All right, look, you’re a college student. Let’s say your tuition is $8,000 for a whole year, your room is $5,000 a year, your meal plan is $2,000, you’ve got hundreds of dollars in fees, and, depending on your class load, you’re gonna spend probably anywhere between $100-$1000, or more, on books. You’ve got a grant and a scholarship that may take out a chunk of those things you’ve got to pay for, but that’s it. A chunk. Now if you’ve got the option of accepting one or multiple loans that you do not have to pay back until you’re done with school, would you? If it sounded like free money, then of course you would.

College graduates or dropouts have options when it comes time to repaying their loans. They can consolidate some, all (depending on the type), or one of their loans into one loan in order to pay one amount. They can defer, or they can set up a plan based on their income. Science, technology, engineering and math graduates (STEM) are eligible for up to a certain amount of money in loan forgiveness.
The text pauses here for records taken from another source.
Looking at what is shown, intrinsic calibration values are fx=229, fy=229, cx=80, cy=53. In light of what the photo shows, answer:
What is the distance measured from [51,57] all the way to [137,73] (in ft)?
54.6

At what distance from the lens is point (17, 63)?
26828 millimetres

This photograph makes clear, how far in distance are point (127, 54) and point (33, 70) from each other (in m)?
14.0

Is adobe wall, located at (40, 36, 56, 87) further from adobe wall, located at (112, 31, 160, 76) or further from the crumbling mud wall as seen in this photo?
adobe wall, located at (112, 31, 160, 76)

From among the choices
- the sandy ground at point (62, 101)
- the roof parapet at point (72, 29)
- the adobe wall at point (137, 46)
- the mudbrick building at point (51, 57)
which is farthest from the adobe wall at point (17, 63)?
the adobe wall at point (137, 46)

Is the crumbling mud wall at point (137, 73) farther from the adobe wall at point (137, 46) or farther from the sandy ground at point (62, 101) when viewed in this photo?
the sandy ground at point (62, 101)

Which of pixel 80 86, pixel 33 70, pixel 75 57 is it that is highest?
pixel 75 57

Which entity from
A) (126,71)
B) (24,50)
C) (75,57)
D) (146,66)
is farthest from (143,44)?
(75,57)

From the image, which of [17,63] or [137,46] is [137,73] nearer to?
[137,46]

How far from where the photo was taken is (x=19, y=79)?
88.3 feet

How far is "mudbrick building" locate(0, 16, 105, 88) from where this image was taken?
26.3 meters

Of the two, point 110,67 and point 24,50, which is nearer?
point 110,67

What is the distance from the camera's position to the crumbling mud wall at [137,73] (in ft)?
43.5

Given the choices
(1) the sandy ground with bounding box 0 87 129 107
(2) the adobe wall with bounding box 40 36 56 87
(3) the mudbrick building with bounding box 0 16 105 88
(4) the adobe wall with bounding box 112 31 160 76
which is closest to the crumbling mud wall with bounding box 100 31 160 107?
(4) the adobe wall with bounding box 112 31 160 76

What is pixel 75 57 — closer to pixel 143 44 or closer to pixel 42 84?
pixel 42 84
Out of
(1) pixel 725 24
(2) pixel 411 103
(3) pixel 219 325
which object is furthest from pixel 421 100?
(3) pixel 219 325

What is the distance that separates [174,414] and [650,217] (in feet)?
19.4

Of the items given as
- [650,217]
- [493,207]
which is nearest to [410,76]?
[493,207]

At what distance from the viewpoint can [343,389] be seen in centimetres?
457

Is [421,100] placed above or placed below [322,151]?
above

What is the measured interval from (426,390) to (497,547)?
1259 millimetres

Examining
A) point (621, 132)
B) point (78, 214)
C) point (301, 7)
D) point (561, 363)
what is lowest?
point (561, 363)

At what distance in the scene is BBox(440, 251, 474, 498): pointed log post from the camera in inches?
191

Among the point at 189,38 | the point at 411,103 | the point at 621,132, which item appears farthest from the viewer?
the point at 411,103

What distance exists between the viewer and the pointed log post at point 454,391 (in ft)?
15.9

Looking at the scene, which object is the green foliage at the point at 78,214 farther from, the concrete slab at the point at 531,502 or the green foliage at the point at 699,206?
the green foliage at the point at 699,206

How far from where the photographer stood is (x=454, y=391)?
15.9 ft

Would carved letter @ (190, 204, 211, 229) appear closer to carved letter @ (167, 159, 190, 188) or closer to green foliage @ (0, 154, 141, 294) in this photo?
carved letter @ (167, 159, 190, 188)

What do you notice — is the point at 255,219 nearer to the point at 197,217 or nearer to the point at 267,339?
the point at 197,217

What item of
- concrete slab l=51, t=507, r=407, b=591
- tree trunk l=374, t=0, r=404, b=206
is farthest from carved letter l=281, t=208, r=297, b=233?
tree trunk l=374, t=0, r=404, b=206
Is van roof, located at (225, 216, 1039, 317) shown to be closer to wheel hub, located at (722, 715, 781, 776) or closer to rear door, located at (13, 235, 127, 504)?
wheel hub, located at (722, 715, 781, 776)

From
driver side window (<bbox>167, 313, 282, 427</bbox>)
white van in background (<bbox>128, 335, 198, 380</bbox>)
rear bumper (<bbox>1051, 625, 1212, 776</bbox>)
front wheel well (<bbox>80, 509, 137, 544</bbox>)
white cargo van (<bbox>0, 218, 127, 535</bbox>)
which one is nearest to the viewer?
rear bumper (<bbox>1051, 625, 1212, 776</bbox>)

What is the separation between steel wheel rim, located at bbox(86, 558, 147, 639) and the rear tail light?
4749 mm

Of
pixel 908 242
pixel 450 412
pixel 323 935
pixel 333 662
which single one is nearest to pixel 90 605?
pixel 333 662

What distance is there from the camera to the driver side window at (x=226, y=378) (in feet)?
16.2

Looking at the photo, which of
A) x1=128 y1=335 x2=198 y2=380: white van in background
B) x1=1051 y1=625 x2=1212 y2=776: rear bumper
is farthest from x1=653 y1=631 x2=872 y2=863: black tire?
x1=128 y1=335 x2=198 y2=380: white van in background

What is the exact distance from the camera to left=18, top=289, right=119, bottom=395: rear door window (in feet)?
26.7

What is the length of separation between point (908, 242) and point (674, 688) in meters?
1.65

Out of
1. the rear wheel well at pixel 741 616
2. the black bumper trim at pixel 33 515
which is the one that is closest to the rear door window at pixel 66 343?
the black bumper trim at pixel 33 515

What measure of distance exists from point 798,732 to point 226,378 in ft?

But student loans are not without problems. Since 2005, even privately held student loans cannot be discharged when someone files for bankruptcy, unless the borrower shows an undue hardship. If someone defaults on their student loan payments, the debt he or she has to pay skyrockets. Collection agencies and the government will do what it takes to get their money back, all because someone missed at least one payment. Plus with certain repayment plans, it takes a lot longer to pay off the loans, and the interest rates keep changing.

Plus look at what’s happening now with people graduating college. People with degrees are getting jobs, but not the kind of jobs for which they studied. Chances are a person with a degree in English Literature, for example, will get a job at McDonald’s rather than make money as an author or a critic.

Any debt can be damaging to a person’s reputation, and credit, if he or she cannot pay. So why aren’t student loans treated like any other form of debt? Personally I think they should be.